Text to read:
::::

Movie Review: 'Fireproof'
Lessons Gleaned for Marriages
Movie Review: Fireproof
This movie was put out by Christian writers and producers. It was filmed by predominantly Christian actors and actresses. I know that writing on Christian topics is frowned upon with this site, but it cannot be excluded from the review of this movie. Christian principles run throughout. I am not forcing Christian beliefs, just presenting them as they appear in this movie.
Fireproof was put out by Samuel Goldwyn Films, which also put out It Had to Be You and Lila and Eve, amongst many others. It was co-written and co-produced by Stephen and Alec Kendrick who also brought us Flywheel, Facing the Giants, Courageous, and War Room. This movie, starring Kirk Cameron and Erin Bethea, attempts to use a fictional story to present a solution to a problem plaguing the world—pornography and the breakdown of marriage.
It is obvious from the beginning of the movie Fireproof that the main characters (Caleb and Katherine) are suffering from a breakdown in communication. Caleb is selfish and self-centered and Katherine is operating from anger, frustration, bitterness, and hurt. The movie just jumps in at this point in their relationship, so one can only speculate as to how their relationship degenerated so far. We do see that deception played a key role in the relationship falling apart. According to John Stewart, “most acts of deception have unintended consequences” (Stewart, 2012, p. 331). Materialism also plays a part in the degeneration of the relationship. Caleb is both deceptive and materialistically selfish. Katherine discloses her feelings, but in doing so out of bitterness and anger, she provokes Caleb causing the situation to escalate. In her search for the love and intimacy she desires from her husband, Katherine compounds the problem by having an emotional affair at work. She becomes defensive because she is feeling guilt over the affair. Caleb is defensive because of his guilt over the pornography. Defensive behavior can be detrimental to relationships. “The person who behaves defensively, even though he also gives some attention to the common task, devotes an appreciable portion of his energy to defending himself” (Stewart, p. 353). It is only when Caleb abandons his defensive attitude that the relationship begins to turn around. In his decision to respond with love, no matter what Katherine says or does, his heart begins to change and he begins to see what he has done to the woman he once loved.
Now my analysis of this movie will not be a popular one with most generic article sites because of the inclusion of Christian principles. However, let me restate, my goal is not to push my Christian beliefs, but expose the message and agenda of the movie. It is in this context that viewers can decide if they truly want to spend money and time on this movie.

::::

The input:
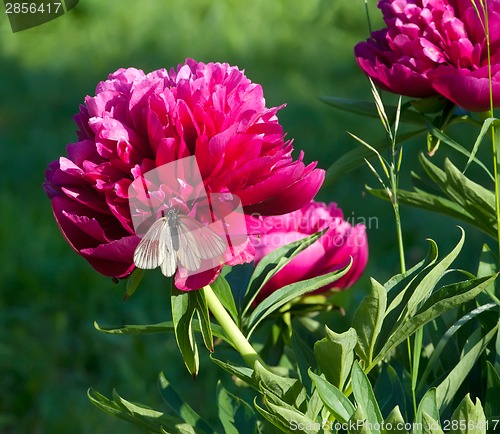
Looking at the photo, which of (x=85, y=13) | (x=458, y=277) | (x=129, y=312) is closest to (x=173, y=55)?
(x=85, y=13)

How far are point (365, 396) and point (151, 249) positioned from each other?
0.18 meters

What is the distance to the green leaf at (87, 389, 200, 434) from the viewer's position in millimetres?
698

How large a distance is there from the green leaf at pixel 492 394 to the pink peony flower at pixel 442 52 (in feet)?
0.72

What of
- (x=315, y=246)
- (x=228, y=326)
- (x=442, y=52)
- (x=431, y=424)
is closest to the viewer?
(x=431, y=424)

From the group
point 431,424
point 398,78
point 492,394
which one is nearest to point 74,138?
point 398,78

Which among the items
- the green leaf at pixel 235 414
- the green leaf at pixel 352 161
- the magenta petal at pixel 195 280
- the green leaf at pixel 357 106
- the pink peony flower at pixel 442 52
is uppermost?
the pink peony flower at pixel 442 52

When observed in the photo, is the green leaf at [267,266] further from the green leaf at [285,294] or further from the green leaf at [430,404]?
the green leaf at [430,404]

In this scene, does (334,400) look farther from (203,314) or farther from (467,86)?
(467,86)

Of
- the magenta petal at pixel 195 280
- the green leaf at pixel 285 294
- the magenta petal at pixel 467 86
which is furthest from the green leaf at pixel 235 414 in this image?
the magenta petal at pixel 467 86

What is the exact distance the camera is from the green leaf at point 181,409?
0.80 metres

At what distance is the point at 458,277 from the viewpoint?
1110 millimetres

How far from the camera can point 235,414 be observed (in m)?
0.83

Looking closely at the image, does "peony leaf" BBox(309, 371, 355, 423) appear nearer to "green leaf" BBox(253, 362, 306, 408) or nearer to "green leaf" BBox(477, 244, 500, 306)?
"green leaf" BBox(253, 362, 306, 408)

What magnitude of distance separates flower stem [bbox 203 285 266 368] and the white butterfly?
58mm
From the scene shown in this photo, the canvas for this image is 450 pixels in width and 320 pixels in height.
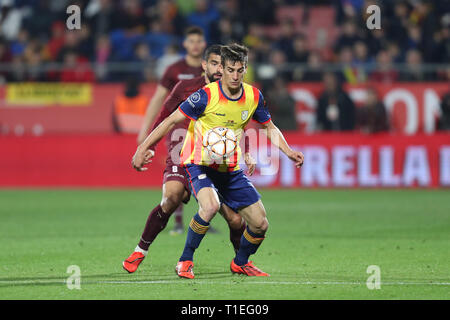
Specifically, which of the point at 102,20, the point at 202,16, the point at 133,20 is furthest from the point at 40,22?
the point at 202,16

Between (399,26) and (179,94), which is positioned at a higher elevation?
(399,26)

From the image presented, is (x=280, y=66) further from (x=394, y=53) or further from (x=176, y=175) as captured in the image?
(x=176, y=175)

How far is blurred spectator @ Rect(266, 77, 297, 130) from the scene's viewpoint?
62.6ft

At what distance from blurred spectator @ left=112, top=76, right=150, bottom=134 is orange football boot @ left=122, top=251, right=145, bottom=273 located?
1140 centimetres

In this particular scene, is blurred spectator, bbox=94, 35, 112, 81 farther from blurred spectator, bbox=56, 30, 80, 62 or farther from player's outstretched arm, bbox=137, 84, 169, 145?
player's outstretched arm, bbox=137, 84, 169, 145

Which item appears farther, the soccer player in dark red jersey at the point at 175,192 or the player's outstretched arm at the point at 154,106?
the player's outstretched arm at the point at 154,106

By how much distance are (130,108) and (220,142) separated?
40.2ft

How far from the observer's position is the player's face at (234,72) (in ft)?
26.0

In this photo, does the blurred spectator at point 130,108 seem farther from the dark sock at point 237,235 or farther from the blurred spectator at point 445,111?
the dark sock at point 237,235

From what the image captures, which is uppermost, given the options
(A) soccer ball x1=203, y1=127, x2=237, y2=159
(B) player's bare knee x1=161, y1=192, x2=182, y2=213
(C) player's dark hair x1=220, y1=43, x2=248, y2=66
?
(C) player's dark hair x1=220, y1=43, x2=248, y2=66

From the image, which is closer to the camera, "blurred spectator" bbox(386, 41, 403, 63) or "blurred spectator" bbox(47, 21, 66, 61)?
"blurred spectator" bbox(386, 41, 403, 63)

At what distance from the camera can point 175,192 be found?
8930 millimetres

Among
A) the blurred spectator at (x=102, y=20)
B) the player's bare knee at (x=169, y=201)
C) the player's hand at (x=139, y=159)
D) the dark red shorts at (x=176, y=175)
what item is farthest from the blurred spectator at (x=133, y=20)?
the player's hand at (x=139, y=159)

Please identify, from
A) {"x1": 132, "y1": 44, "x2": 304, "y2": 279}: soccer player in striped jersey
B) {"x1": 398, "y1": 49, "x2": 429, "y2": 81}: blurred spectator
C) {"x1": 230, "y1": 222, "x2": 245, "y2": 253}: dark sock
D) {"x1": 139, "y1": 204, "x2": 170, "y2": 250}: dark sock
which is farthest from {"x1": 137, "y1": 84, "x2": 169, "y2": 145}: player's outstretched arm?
{"x1": 398, "y1": 49, "x2": 429, "y2": 81}: blurred spectator
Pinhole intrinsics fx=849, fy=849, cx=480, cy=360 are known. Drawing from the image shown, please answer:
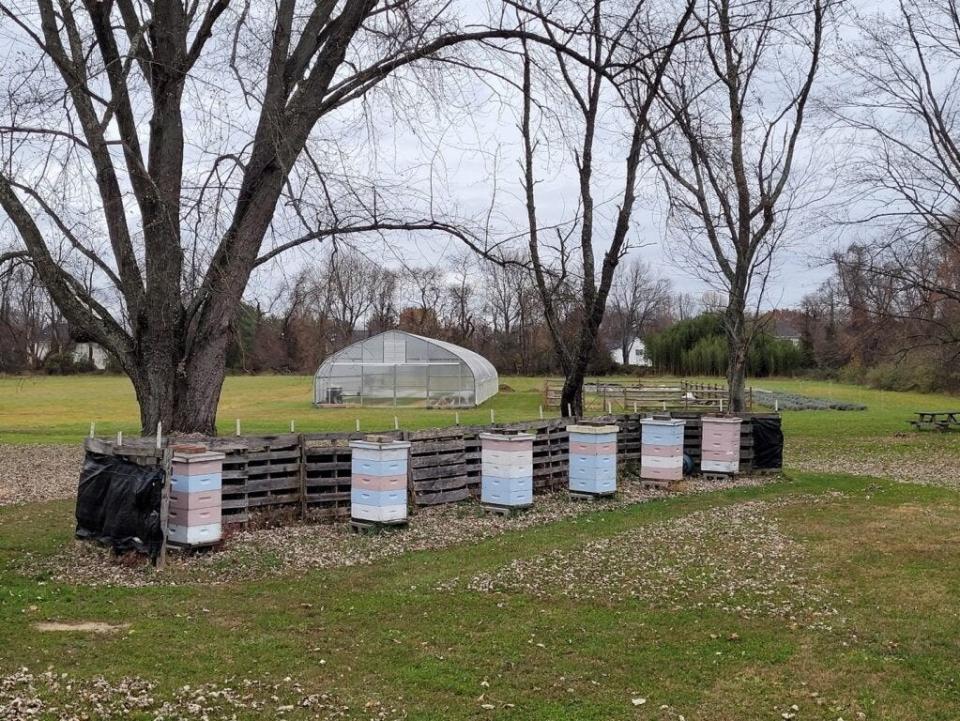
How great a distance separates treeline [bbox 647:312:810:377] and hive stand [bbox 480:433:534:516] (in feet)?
192

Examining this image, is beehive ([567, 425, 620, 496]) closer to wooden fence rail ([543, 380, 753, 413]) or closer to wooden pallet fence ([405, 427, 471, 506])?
wooden pallet fence ([405, 427, 471, 506])

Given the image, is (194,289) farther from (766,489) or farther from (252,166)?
(766,489)

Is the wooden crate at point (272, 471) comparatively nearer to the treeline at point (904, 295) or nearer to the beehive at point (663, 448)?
the beehive at point (663, 448)

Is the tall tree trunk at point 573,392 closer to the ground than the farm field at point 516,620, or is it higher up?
higher up

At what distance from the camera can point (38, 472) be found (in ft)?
58.4

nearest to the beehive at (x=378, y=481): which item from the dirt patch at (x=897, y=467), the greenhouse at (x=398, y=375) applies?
the dirt patch at (x=897, y=467)

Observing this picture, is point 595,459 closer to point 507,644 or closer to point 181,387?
point 181,387

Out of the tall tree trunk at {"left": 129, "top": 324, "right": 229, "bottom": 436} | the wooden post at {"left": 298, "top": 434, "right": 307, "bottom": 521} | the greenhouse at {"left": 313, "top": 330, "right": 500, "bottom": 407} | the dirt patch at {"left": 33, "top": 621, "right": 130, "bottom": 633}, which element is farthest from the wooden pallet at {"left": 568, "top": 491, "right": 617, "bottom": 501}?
the greenhouse at {"left": 313, "top": 330, "right": 500, "bottom": 407}

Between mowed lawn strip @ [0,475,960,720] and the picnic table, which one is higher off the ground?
the picnic table

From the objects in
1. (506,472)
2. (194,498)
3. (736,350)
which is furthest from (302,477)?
(736,350)

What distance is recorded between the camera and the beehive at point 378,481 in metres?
10.8

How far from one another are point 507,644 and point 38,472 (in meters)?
14.8

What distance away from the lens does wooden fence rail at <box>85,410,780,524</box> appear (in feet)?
35.7

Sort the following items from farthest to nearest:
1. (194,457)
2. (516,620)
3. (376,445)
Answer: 1. (376,445)
2. (194,457)
3. (516,620)
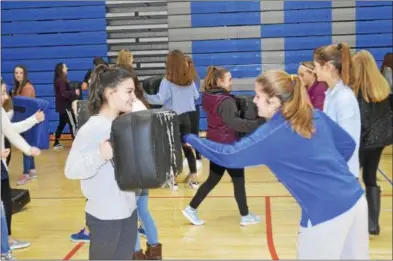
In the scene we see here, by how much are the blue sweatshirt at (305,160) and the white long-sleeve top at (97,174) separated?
0.35 m

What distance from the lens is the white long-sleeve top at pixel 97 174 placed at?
6.17ft

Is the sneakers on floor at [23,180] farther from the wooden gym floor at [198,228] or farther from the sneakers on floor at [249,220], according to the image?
the sneakers on floor at [249,220]

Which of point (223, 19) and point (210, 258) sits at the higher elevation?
point (223, 19)

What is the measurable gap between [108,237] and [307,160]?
0.79m

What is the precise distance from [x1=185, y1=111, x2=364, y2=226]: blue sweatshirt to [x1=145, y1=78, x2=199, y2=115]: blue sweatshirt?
2.48 meters

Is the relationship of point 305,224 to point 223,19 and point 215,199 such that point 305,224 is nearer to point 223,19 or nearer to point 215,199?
point 215,199

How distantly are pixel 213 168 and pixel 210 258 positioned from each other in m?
0.73

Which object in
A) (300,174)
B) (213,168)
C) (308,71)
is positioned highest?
(308,71)

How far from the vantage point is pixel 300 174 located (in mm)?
1727

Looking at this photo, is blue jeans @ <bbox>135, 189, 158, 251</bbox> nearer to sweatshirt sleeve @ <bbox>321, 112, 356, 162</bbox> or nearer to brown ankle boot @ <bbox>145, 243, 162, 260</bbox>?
brown ankle boot @ <bbox>145, 243, 162, 260</bbox>

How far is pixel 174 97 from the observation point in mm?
4332

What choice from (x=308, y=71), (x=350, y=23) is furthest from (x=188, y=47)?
(x=308, y=71)

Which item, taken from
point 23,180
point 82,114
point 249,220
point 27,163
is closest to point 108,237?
point 82,114

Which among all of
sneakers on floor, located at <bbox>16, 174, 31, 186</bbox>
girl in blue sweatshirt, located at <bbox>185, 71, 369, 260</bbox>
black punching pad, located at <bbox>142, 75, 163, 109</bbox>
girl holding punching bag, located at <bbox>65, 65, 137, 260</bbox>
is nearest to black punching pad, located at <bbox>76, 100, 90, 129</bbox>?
girl holding punching bag, located at <bbox>65, 65, 137, 260</bbox>
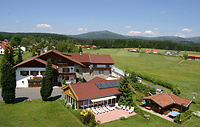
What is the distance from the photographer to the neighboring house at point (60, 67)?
3506 cm

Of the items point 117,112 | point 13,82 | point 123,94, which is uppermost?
point 13,82

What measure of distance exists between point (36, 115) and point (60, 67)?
65.4 ft

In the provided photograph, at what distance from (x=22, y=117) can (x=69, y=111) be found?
20.2ft

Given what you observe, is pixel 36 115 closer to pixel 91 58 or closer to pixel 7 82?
pixel 7 82

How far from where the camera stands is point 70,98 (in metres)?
24.9

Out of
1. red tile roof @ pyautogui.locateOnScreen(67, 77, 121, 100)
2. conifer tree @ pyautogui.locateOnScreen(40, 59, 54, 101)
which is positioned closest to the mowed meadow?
red tile roof @ pyautogui.locateOnScreen(67, 77, 121, 100)

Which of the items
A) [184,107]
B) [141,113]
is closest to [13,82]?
[141,113]

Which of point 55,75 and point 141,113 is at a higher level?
point 55,75

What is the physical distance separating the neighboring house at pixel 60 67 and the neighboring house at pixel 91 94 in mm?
12682

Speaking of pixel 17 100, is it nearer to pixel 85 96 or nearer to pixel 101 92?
pixel 85 96

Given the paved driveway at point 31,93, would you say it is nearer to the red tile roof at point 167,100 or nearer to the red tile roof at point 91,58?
the red tile roof at point 91,58

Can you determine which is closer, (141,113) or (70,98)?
(141,113)

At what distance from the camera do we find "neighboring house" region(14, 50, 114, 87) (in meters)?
35.1

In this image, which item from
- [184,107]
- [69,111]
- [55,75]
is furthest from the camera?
[55,75]
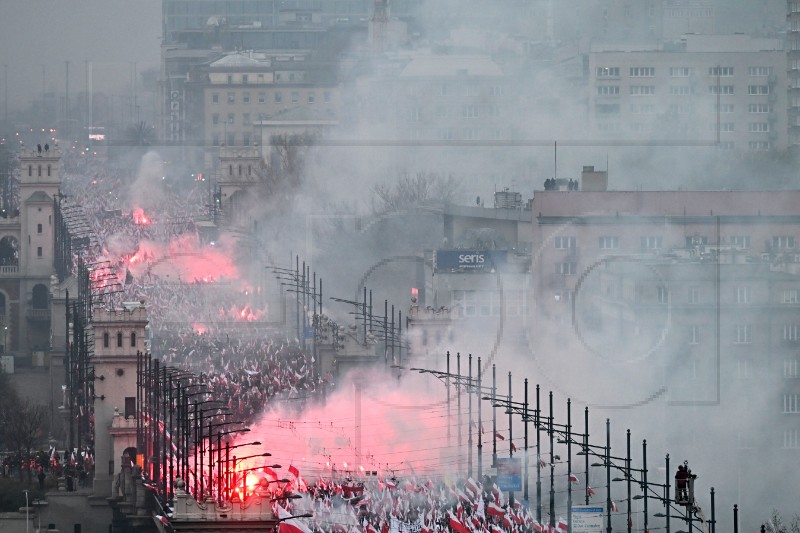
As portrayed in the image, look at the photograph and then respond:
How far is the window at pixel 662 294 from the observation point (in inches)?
1790

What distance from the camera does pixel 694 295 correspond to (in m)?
45.6

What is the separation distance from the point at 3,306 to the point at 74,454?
900 inches

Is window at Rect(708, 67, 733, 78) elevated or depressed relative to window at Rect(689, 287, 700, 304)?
elevated

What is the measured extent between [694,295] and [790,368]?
6.89 ft

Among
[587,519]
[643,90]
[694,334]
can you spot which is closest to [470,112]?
[643,90]

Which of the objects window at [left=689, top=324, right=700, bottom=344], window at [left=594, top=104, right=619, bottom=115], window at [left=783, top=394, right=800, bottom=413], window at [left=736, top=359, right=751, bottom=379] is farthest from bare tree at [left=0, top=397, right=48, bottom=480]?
window at [left=594, top=104, right=619, bottom=115]

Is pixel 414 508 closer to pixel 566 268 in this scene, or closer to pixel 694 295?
pixel 694 295

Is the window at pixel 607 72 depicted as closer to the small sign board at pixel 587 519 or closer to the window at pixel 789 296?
the window at pixel 789 296

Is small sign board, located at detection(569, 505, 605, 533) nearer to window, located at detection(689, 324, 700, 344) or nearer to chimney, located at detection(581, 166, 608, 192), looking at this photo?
window, located at detection(689, 324, 700, 344)

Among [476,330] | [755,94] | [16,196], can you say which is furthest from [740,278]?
[16,196]

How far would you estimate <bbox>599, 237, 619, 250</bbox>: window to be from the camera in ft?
166

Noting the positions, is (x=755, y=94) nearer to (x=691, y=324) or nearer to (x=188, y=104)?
(x=691, y=324)

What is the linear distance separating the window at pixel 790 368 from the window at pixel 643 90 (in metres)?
30.9

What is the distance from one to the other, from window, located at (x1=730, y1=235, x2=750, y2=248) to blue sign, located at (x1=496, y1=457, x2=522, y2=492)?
15.7 meters
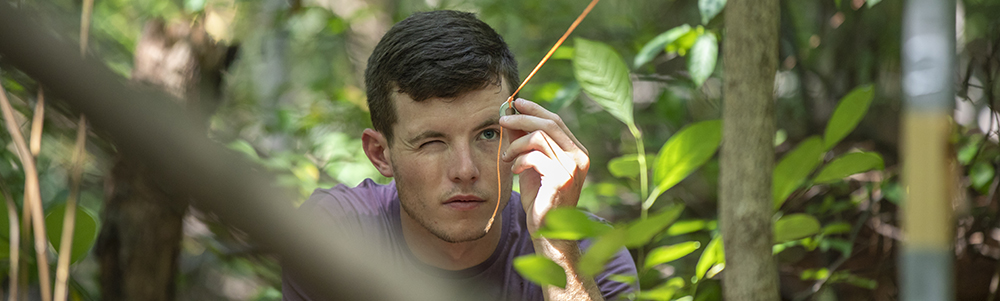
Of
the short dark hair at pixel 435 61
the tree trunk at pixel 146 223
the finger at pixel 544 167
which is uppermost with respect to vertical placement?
the tree trunk at pixel 146 223

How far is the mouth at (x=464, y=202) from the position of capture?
4.68 feet

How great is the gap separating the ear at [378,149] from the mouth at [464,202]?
0.76 ft

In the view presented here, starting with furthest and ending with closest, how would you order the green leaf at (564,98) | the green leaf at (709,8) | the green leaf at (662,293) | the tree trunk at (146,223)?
the tree trunk at (146,223) → the green leaf at (564,98) → the green leaf at (709,8) → the green leaf at (662,293)

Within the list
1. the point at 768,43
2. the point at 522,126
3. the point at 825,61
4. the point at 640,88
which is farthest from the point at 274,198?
the point at 640,88

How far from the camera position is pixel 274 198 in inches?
11.3

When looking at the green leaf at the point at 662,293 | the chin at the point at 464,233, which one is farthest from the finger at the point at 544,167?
the chin at the point at 464,233

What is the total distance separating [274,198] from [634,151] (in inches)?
95.8

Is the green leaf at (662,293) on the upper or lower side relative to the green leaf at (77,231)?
lower

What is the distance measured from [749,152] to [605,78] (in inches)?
17.9

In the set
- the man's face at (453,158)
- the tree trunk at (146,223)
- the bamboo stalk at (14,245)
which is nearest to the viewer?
the bamboo stalk at (14,245)

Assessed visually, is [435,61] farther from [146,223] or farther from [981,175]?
[146,223]

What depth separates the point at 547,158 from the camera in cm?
112

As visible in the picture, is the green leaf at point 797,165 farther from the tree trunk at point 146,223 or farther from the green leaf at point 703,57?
the tree trunk at point 146,223

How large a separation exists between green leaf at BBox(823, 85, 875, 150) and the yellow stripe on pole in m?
0.36
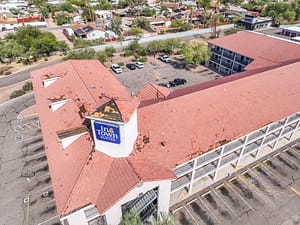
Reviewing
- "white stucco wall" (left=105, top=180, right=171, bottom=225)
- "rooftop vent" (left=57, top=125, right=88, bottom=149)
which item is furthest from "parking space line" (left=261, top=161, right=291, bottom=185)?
"rooftop vent" (left=57, top=125, right=88, bottom=149)

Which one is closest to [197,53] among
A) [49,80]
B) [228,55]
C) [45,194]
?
[228,55]

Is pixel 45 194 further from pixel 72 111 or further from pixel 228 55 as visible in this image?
pixel 228 55

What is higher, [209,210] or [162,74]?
[162,74]

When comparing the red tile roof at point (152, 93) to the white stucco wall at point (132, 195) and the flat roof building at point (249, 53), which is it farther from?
the flat roof building at point (249, 53)

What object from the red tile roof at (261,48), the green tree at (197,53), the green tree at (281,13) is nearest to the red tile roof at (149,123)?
the red tile roof at (261,48)

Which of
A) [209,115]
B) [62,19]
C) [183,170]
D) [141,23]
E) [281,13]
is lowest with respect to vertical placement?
[183,170]

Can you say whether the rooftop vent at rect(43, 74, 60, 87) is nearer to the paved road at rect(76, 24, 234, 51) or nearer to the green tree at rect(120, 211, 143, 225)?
the green tree at rect(120, 211, 143, 225)
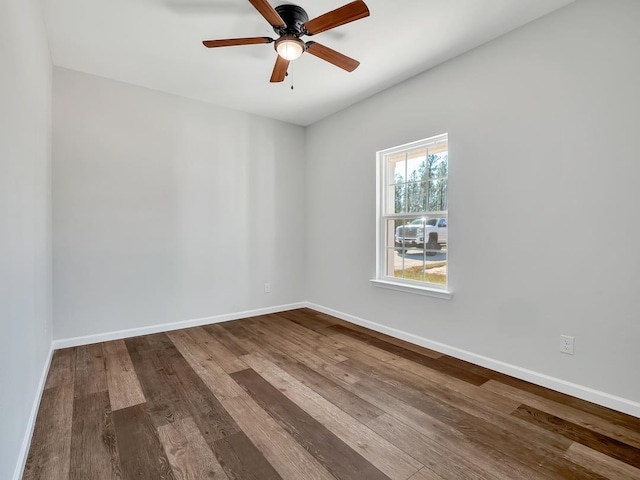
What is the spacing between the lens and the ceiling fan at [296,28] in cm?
193

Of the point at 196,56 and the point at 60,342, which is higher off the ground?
the point at 196,56

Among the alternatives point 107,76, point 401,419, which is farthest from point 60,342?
point 401,419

::::

Task requirements:
1: Repeat everything in the Fireproof review from "Movie Review: 'Fireproof'" down to "breakdown of marriage.".
2: In the records, rewrite everything from the line containing "Noting the positions, is" down to the line containing "the tree trunk at (146,223) →", putting "lips" wherever "mouth" appears and changing nothing else. Leave the pictures out of your answer.
The records are unrelated to the movie review.

In response:
1:
Movie Review: 'Fireproof'
Lessons Gleaned for Marriages
Movie Review: Fireproof
This movie was put out by Christian writers and producers. It was filmed by predominantly Christian actors and actresses. I know that writing on Christian topics is frowned upon with this site, but it cannot be excluded from the review of this movie. Christian principles run throughout. I am not forcing Christian beliefs, just presenting them as they appear in this movie.
Fireproof was put out by Samuel Goldwyn Films, which also put out It Had to Be You and Lila and Eve, amongst many others. It was co-written and co-produced by Stephen and Alec Kendrick who also brought us Flywheel, Facing the Giants, Courageous, and War Room. This movie, starring Kirk Cameron and Erin Bethea, attempts to use a fictional story to present a solution to a problem plaguing the world—pornography and the breakdown of marriage.

2:
Noting the positions, is (x=755, y=94) nearer to (x=691, y=324) or nearer to (x=188, y=104)?
(x=691, y=324)

What is the linear distance separating the window at pixel 790 368 from the window at pixel 643 90 (in metres)?
30.9

What is the distance from one to the other, from window, located at (x1=730, y1=235, x2=750, y2=248) to blue sign, located at (x1=496, y1=457, x2=522, y2=492)?
15.7 meters
Of
the short dark hair at pixel 435 61
the tree trunk at pixel 146 223
the finger at pixel 544 167
which is uppermost with respect to vertical placement?
the tree trunk at pixel 146 223

How far is the lips at (x=464, y=202) from the position of capture?
4.68 feet

How great is the gap separating the ear at [378,149] from the lips at [464,202]?
0.76 ft

In the view presented here, starting with furthest and ending with closest, how would you order the green leaf at (564,98) | the green leaf at (709,8) | the green leaf at (662,293) | the tree trunk at (146,223)?
the tree trunk at (146,223) → the green leaf at (564,98) → the green leaf at (709,8) → the green leaf at (662,293)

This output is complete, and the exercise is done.